ミュンヘンのこうした穏やかな空気に包まれて、留学中の原田直次郎が描いた代表的な作品がいま東京芸術大学に所蔵されている『靴屋の親爺』である。
名もない精悍な老職人が日焼けした顔をこちらに向けて凝視している。伸びた髭とひいでた額が強い光線を浴びた陰影とともに浮かび上がる。汚れた仕事着の皺や乱れには、日本から留学して西洋絵画のリアリズムに向き合う、若い画家の激しい情動が筆触に結晶している。
この『靴屋の親爺』とともに原田がミュンヘンで描いたもう一点の肖像画がある。
『ドイツの少女』と題した若い女性像である。この像主はだれなのか。
〈原田の曾て藝術学校に在るや、チェチリア、ブツアツフといふ美人あり。エルランゲン府大学教授の息女なり。黧髪雪膚、眼鋭く準高し。語は英佛に通じ、文筆の才も人に越え、乃父の著作其手に成る者半ばに過ぐと云ふ。余未だ親く其人に接せざれども、曾て其図を原田の家に見るに、才気面に顕れ、女中の大丈夫たること、問はでも知らるる程なりき〉
鴎外の『独逸日記』の8月15日の記述にはこのようにある。

→ **情報の活用**
[a] 原田直次郎の作品に関する文章によると、『靴屋の親爺』は現在どこに所蔵されていますか。
[b] 原田直次郎の作品に関する文章の要点を2文でまとめてください。
[c] 原田直次郎の作品に関する文章を、最後の文の後から書き延ばしてください。
資料は参照しなくてかまいません。

→ **データ抜粋**

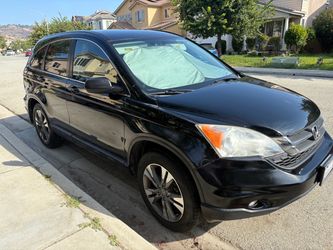 2011 Honda CRV SUV SE Black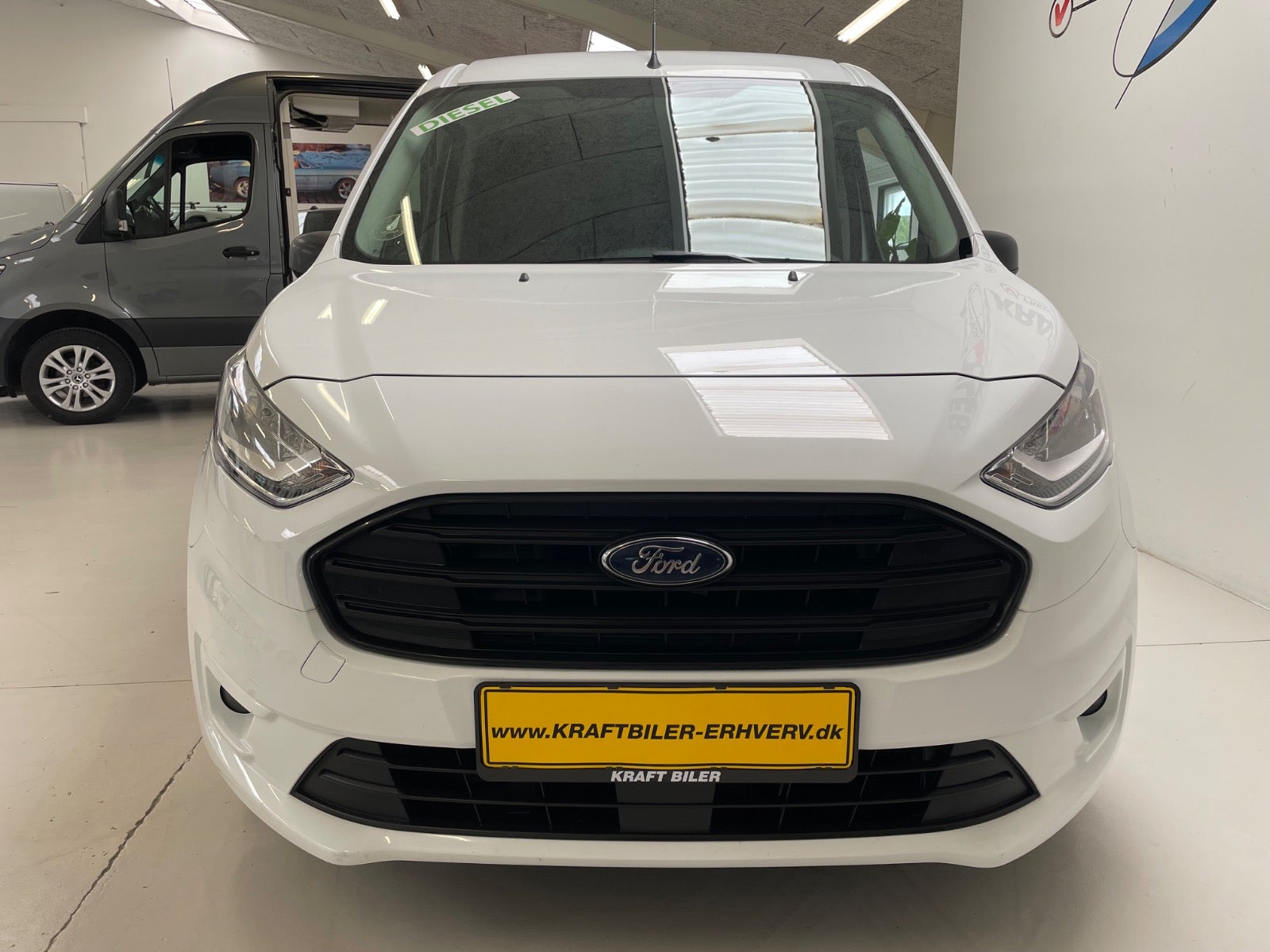 Billede af Ford Transit Connect 1,5 EcoBlue Trend lang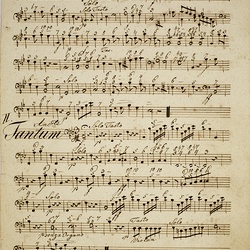 B 298, M. Pernsteiner, Tantum ergo sacramentum, Organo-1.jpg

→ **回答**
[a] 東京芸術大学です。

[b] 原田直次郎がミュンヘン留学中に描いた代表作『靴屋の親爺』は、強い光線を浴びた老職人を描いたもので、その筆触には若い画家の激しい情動が結晶している。原田はミュンヘンでもう一点、若い女性を描いた肖像画『ドイツの少女』も描いており、文章はその像主がだれなのかを問い、原田の家で見た美人の図に触れた鴎外の『独逸日記』8月15日の記述を引いている。

[c]
〈カフェ・ミネルバ〉の2階の原田の下宿で鴎外が見たという肖像画が、このチェチリアという原田の恋人であったことはおそらく疑いをはさむ余地がない。
遠い極東の異郷からドイツへやってきた男に情熱を傾けたチェチリアは、ともにパリへ駆け落ちすることを働きかけたことさえあった。才気と美貌にあふれたこの親友の恋人のモデルを、鴎外は『うたたかの記』のヒロインに置いた。
「継子よ、継子よ、汝ら誰か美術の継子ならざる」と、珈琲の香りと紫煙に包まれたカフェで仲間の画学生たちに憑かれたように呼びかける、あの少女マリーである。